*Task to carry out:*
Count the lines in the items below that contain the string "closest". Reply with that number alone.

*Data:*
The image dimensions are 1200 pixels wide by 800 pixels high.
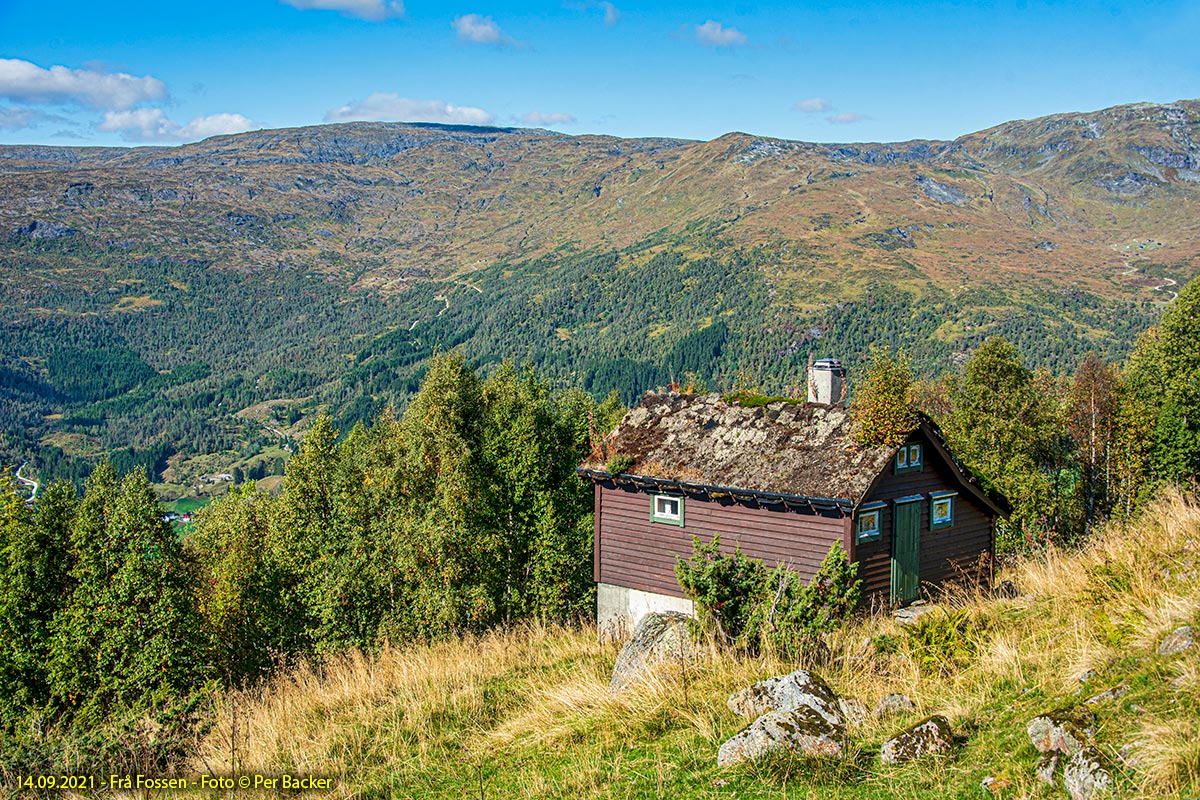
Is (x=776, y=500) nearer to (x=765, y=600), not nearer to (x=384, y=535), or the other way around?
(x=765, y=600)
--
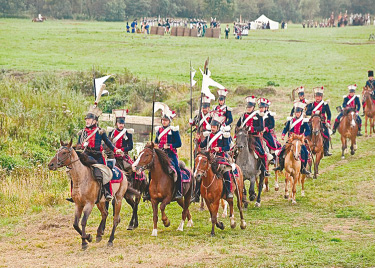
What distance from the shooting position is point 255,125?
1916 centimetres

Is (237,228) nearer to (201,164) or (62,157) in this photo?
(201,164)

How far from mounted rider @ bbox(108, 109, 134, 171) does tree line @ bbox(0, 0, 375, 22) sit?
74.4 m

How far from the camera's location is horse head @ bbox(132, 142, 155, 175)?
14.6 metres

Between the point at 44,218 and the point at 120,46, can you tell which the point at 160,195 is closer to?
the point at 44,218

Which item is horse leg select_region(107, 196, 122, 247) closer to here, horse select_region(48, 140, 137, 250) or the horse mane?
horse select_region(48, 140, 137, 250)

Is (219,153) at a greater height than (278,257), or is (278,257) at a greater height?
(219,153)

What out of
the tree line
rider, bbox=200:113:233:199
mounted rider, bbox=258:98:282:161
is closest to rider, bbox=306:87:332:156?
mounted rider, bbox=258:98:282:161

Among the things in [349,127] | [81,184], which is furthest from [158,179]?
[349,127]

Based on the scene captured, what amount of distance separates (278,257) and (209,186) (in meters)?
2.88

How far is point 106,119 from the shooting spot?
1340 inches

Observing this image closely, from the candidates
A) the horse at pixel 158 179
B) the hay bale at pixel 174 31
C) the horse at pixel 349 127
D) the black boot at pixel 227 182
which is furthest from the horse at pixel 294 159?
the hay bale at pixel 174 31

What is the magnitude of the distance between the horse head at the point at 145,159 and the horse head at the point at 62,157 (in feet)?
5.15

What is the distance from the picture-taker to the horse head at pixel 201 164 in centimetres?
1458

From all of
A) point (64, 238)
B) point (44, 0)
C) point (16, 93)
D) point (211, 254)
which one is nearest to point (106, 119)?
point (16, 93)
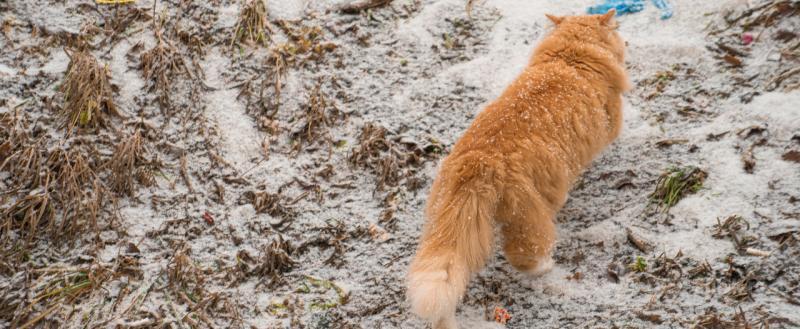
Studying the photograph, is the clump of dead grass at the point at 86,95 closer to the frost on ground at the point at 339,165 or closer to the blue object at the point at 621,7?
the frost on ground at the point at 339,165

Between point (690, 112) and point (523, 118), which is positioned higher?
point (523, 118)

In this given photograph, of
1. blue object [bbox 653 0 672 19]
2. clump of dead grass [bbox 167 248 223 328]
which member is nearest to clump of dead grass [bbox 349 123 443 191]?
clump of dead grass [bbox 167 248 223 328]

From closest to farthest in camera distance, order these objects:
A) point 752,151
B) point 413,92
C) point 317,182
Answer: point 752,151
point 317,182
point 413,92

*Answer below:*
2